The new amendments to the takeover regulations - misguided or sloppy? Yes.
Sandeep Parekh -
Tuesday, November 04, 2008 12:10 AM
SEBI has once again played around with the numbers in the takeover regulations. In light of the recent downward movement of prices, it seems that SEBI is attempting to make it easier for promoters to acquire shares from the market without making an open offer to the public shareholders.
To give a brief background, the securities market regulator has prescribed by regulation (takeover regulations) that if a person exceeds certain threshold acquisition of shares or voting rights, he or she must make a tender offer for at least 20% of the capital of the company. The rationale of the regulation is that if there is any shift in control, non-control shareholders must be given an option to sell out of the company. The three key thresholds have been a) on crossing 15% b) on crossing acquisition of over 5% if the person (along with those acting in concert with him/her) already hold between 15 and 55% c) on acquisition of even a single share beyond 55% upto 75%. There are some minor complications which are not relevant here. The amendment of 30th October 08 creates another layer of creeping acquisition of 5% between 55% and 75% levels, thus enabling promoters to shift control for an additional 20% without making a tender offer.
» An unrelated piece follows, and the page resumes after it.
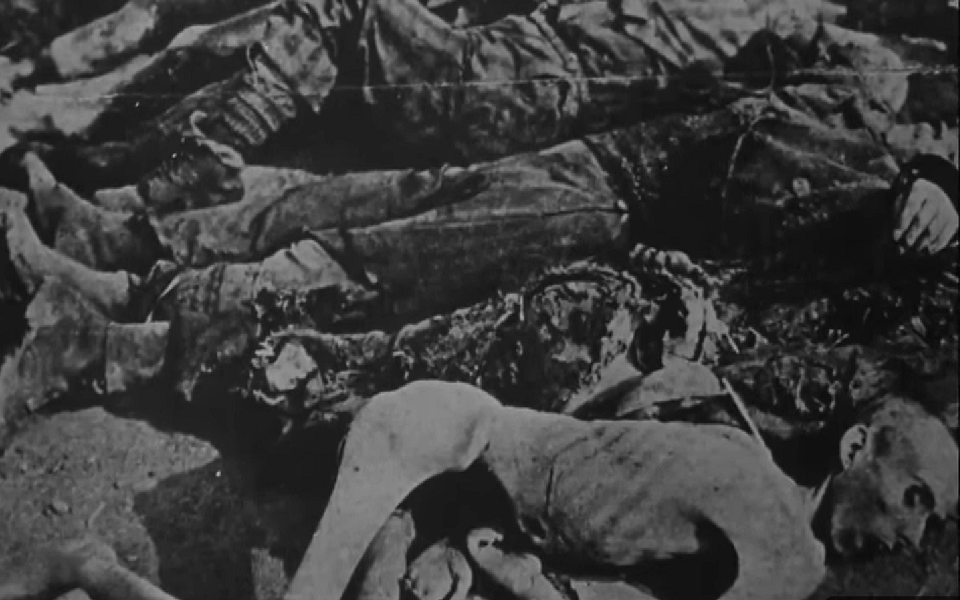 Иллюстрации:  кадр фильма "Обыкновенный фашизм" (М.Ромм, "Мосфильм", 1965 г)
There are two major problems with this decision. First, these numbers should not be played around with on a routine basis - they have been previously amended on 10/1998, 10/2001, 9/2002, 1/2005, 5/2006. The fact that SEBI has broad power to create its own law book should not be seen as a license to amend the law on a regular basis. All laws should have certainty and even specialized people cannot keep track of changes in these delegated legislation. There are also problems related to keeping track with the transition time e.g. will the new law apply or the old one where public announcement is not yet made but acquisition has already been made?
The more serious issue with this amendment is whether, it is SEBI’s role to manipulate the market merely because it is going down by making it easier for promoters to purchase shares giving short shrift to the exit rights of the public shareholders? If the regulator were allowed to manipulate the market, would it have the moral authority to prosecute other ordinary manipulators?
Also, the amendments seem to be carried out at an incredible speed. I have never before seen amendments being carried out within three days of the board meeting/Press Release. Not only from a time perspective, but also from the sloppiness of the amendment, this hurry becomes very apparent.
Firstly, there is no reference to a time period to the new 5% creeping acquisition. Unlike the Regulation 11(1) creeping acquisition of 5% “in any financial year ending on 31st March”, the drafters were unable to even copy-paste the time period for the acquisition exemption from the previous para. Thus there is now an exemption without a time period – it’s anyone’s guess whether it is one year, one day or some other random period. Similarly, whether the two exemptions of market purchases and buy back can be used in the same year making the figure 10% is not clear.
Second, the new Reg. 11(2) directly contradicts Reg. 11(2A). The former says if you acquire upto 5% from the market while already holding 55 to 75% you are exempted from making an open offer. The latter says you shall not acquire any shares except by making an open offer if you hold between 55 and 75/90%.
Third, if a person holds 50%, he would be able to use both creeping acquisition provisions (of 11(1) and 11(2)) separately. This means a person can jump from 50 to 60% in one go while he can jump from a lower figure of 45 upto only 50% (in a whole year). Then again from 60 he would be able to go only upto 65% the next year. All I can say is those promoters holding 50% of the company are indeed lucky and favoured compared to any other promoter group.
Does it remind you of certain wooden arrows with a diameter of 5/16th of an inch or less?